A bank faced a two-hundred millisecond window to block card-not-present fraud. They streamed features like device reputation, velocity counters, and merchant risk to a low-latency model, then wrote compact decision facts to a lake for training. Chargebacks dropped twenty-three percent, and customer approvals stayed high. Nightly jobs still mattered for recalibration, but the decisive win came from streaming the few features that mattered most, exactly when they mattered, to intercept bad actors early.
Kappa architecture avoids duplicating logic across batch and stream by treating all data as a log, replayable when models change. It reduces cognitive load, but historical backfills can still be heavy. Blend patterns intentionally: keep transformation logic in streaming processors, materialize read views for queries, and run periodic historical recomputations for model drift. The goal is not ideological purity; it is reducing code paths while preserving the ability to learn from richer, slower context.

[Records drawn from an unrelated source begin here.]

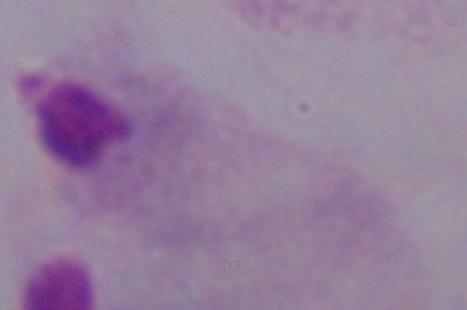
A trichomonad.

modality: photomicrograph
magnification: 1000x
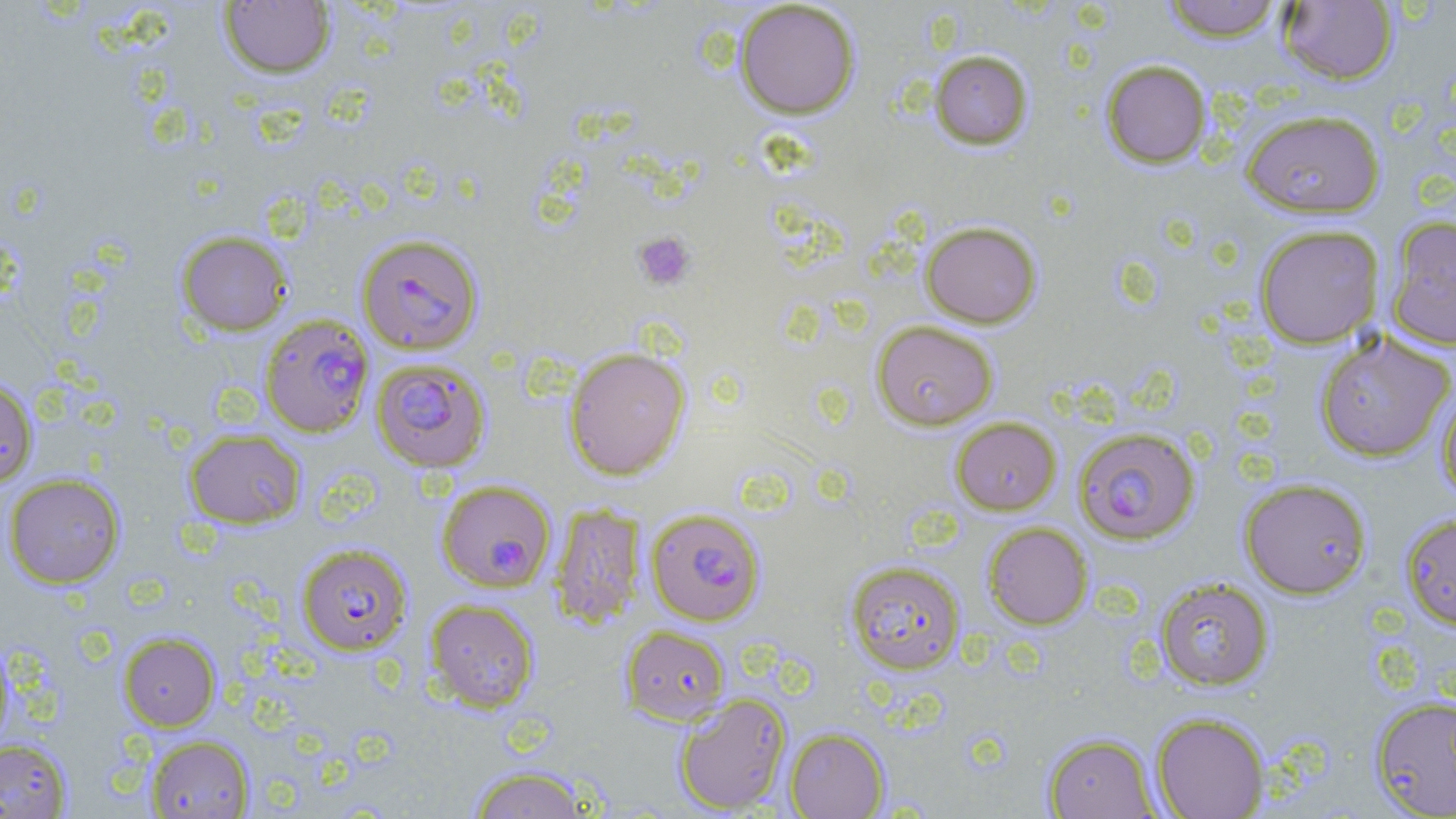

Approximate bounding boxes as (x1, y1, x2, y2) in pixels. Uninfected red blood cell locations: (1160, 0, 1285, 42), (218, 1, 336, 79), (734, 1, 860, 119), (1277, 1, 1399, 85), (929, 49, 1034, 149), (1101, 59, 1212, 168), (1240, 108, 1386, 218), (1385, 216, 1456, 350), (920, 221, 1042, 328), (1253, 224, 1385, 348), (176, 230, 293, 336), (871, 320, 999, 430), (1314, 330, 1455, 462), (564, 346, 691, 480), (0, 376, 39, 488), (1436, 382, 1456, 504), (950, 416, 1061, 515), (183, 428, 307, 529), (3, 474, 125, 588), (1238, 477, 1373, 599), (549, 503, 645, 629), (1399, 512, 1456, 631), (982, 522, 1093, 630), (845, 560, 966, 674), (1154, 577, 1274, 690), (424, 599, 540, 712), (620, 625, 730, 724), (118, 631, 220, 731), (0, 639, 14, 754), (674, 693, 792, 814), (1369, 695, 1456, 818), (1150, 711, 1269, 819), (785, 727, 889, 818), (1041, 732, 1160, 818), (145, 734, 254, 818), (0, 738, 72, 817), (465, 765, 595, 818). Platelet locations: (633, 231, 696, 291). Plasmodium falciparum-infected red blood cell locations: (356, 232, 484, 355), (259, 314, 375, 438), (370, 357, 491, 473), (1073, 426, 1201, 545), (437, 479, 556, 593), (645, 508, 765, 626), (295, 543, 413, 655). Slide-level diagnosis: Plasmodium falciparum. Captured at 1000x magnification. Single field of view. May-Grünwald-Giemsa-stained preparation. Light microscopy. Image is 1456×819 pixels. Thin blood film.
State which parasite is depicted.
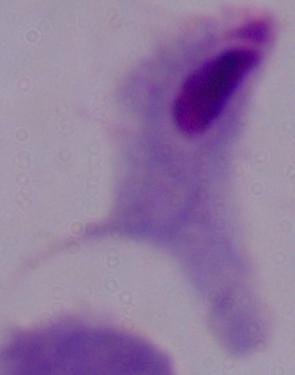

This is a trichomonad.

1000x magnification. Micrograph.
State the blood parasite species.
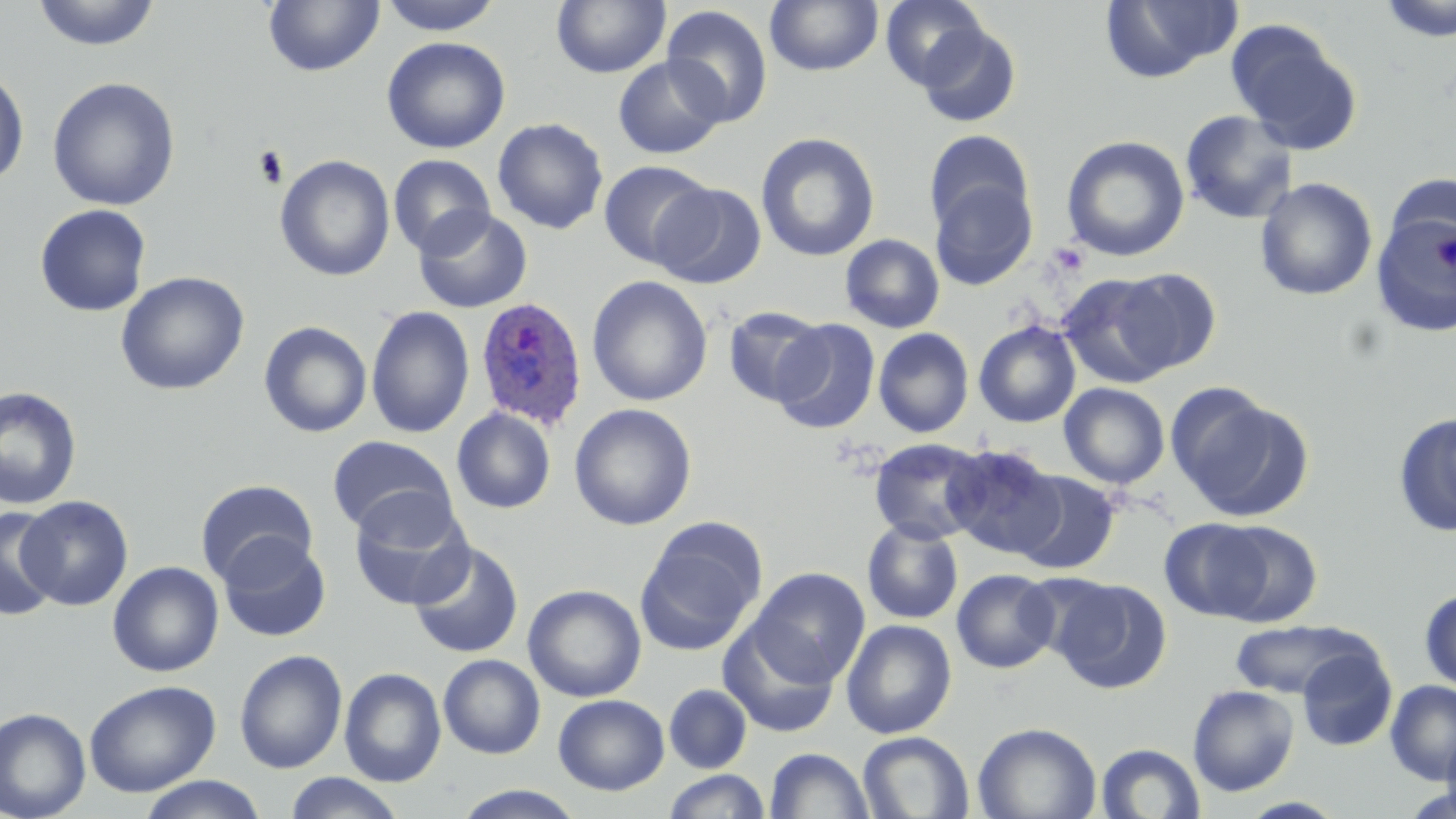
Plasmodium ovale.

Streaming systems thrive when designed for failure. Build backpressure so upticks do not topple downstream stores. Favor at-least-once with deduplication and idempotent sinks rather than chasing elusive exactly-once guarantees. Use dead-letter queues with alerting that respects sleep. If capacity tightens, degrade nonessential enrichments first, protecting core decisions. Publish operational SLOs, rehearse incident runbooks, and share postmortems widely, so teams trust the stream under load, not just during demos or happy-path tests.